# PROBLEM DESCRIPTION:
Reproduce, in full, the part of the entries that opens with the line containing "[26,36,71,111] when considering" and closes at the end of the entries. Offset every number in the answers (coordinates and distance measurements alike) by adding 133, and leave everything else unchanged.

# DATA LISTING:
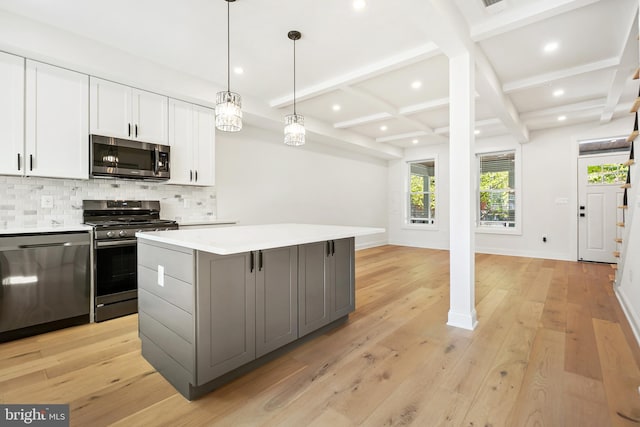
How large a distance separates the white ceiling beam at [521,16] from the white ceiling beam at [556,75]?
1.49 meters

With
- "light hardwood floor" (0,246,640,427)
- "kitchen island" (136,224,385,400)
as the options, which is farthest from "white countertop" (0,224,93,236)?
"kitchen island" (136,224,385,400)

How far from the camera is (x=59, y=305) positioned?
2.68 meters

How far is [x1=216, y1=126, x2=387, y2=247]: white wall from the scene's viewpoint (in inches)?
186

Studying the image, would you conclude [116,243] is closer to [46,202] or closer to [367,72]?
[46,202]

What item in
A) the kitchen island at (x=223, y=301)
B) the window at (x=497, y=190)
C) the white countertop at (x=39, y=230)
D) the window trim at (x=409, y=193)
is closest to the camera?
the kitchen island at (x=223, y=301)

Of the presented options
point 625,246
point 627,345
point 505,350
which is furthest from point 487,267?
point 505,350

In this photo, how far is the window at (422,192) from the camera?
25.6ft

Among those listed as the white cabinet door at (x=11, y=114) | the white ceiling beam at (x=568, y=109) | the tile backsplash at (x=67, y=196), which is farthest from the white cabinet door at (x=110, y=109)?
the white ceiling beam at (x=568, y=109)

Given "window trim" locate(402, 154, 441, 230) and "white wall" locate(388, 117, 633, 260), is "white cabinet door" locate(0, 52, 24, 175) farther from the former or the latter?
"white wall" locate(388, 117, 633, 260)

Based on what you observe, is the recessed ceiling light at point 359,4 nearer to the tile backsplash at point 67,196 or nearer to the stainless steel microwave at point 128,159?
the stainless steel microwave at point 128,159

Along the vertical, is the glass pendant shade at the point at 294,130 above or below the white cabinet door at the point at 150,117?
below

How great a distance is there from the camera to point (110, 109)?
123 inches

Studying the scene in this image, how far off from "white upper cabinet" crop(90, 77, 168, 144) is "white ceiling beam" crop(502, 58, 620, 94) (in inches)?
175

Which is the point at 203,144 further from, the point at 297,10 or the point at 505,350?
the point at 505,350
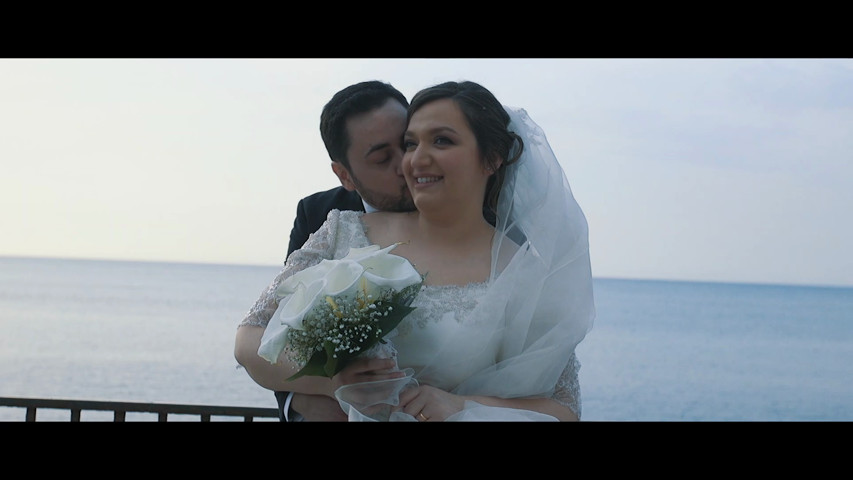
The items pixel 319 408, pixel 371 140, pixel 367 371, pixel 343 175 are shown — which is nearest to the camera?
pixel 367 371

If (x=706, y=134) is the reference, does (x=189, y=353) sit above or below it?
below

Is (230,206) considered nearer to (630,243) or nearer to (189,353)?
(189,353)

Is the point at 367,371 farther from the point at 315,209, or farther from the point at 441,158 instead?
the point at 315,209

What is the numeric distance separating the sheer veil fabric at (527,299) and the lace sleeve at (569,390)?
34 millimetres

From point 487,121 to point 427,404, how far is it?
0.98m

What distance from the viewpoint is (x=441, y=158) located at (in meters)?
2.83

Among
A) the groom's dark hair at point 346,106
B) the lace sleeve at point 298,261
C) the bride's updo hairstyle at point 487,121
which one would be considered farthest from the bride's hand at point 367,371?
the groom's dark hair at point 346,106

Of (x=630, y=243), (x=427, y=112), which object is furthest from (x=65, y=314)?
(x=427, y=112)

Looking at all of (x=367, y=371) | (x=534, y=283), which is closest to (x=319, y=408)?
(x=367, y=371)

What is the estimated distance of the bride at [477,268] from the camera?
2.76 meters

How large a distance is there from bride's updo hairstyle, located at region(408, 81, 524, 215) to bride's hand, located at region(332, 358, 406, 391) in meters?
0.82

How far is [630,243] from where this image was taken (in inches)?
1487

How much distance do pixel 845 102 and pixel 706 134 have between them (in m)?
7.42

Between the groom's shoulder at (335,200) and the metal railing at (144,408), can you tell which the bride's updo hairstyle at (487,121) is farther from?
the metal railing at (144,408)
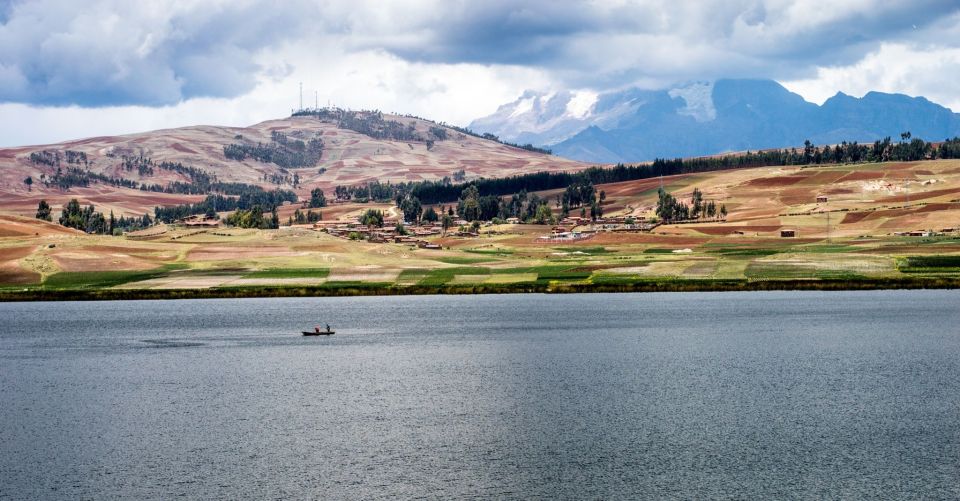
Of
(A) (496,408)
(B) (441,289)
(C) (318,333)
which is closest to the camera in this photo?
(A) (496,408)

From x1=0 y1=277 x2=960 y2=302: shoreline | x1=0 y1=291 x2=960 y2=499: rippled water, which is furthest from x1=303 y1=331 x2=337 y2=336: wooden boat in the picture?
x1=0 y1=277 x2=960 y2=302: shoreline

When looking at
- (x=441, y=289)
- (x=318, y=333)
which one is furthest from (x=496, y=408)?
(x=441, y=289)

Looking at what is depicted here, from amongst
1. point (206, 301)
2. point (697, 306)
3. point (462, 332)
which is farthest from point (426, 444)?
point (206, 301)

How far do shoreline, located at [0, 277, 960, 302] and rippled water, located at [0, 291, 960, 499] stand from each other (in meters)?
25.4

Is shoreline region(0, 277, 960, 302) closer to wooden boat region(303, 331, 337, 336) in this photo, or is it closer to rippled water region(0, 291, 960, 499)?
rippled water region(0, 291, 960, 499)

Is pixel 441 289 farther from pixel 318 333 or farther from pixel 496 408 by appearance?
pixel 496 408

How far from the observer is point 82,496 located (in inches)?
2074

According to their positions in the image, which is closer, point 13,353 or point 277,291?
point 13,353

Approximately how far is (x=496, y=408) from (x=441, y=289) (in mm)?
97442

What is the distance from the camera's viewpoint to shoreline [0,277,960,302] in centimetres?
16200

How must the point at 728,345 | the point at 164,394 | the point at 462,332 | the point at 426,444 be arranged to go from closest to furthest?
the point at 426,444 → the point at 164,394 → the point at 728,345 → the point at 462,332

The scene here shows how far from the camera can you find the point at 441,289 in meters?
172

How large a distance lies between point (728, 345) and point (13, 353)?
234 ft

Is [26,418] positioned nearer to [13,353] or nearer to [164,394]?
[164,394]
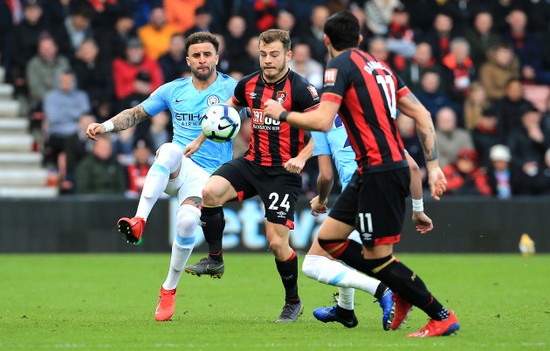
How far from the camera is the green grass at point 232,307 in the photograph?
672cm

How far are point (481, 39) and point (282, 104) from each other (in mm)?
11103

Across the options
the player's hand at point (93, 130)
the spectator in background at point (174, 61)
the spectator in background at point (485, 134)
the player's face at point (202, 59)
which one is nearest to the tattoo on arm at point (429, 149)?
the player's face at point (202, 59)

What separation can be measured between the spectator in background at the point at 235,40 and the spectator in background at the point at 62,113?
2.72 metres

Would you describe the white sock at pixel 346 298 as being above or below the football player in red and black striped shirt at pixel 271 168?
below

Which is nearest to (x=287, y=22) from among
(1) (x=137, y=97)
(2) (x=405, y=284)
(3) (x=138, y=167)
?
(1) (x=137, y=97)

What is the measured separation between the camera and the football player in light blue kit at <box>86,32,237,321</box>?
849cm

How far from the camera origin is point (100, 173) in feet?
51.5

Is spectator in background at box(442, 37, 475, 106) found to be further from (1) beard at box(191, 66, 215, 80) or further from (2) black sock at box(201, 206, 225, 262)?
(2) black sock at box(201, 206, 225, 262)

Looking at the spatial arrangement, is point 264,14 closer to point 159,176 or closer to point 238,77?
point 238,77

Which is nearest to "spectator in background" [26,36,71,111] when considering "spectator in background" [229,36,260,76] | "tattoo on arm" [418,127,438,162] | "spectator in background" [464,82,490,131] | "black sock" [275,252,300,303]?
"spectator in background" [229,36,260,76]

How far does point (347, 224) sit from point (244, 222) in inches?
326

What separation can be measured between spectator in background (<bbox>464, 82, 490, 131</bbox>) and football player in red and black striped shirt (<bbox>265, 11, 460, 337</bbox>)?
1059cm

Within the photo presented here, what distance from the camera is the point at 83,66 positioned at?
16.9 meters

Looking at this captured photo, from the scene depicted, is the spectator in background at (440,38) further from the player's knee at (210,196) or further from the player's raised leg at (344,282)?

# SOLUTION TO THIS TASK:
Which is nearest to "spectator in background" [26,36,71,111] when considering "spectator in background" [229,36,260,76] | "tattoo on arm" [418,127,438,162] | "spectator in background" [464,82,490,131] | "black sock" [275,252,300,303]?
"spectator in background" [362,169,393,209]

How far does point (347, 224) sit from point (244, 222) in inches?
459

What separation can be measured between spectator in background (<bbox>464, 82, 490, 131</bbox>) and football player in red and black striped shirt (<bbox>265, 11, 460, 337</bbox>)?
1192cm

Within the photo presented here, what distance from the camera is the point at 83,66 positioned at?
149.9 meters

Looking at this captured photo, from the scene depicted, is the spectator in background at (440,38) further from the player's knee at (210,196) or further from the player's raised leg at (344,282)?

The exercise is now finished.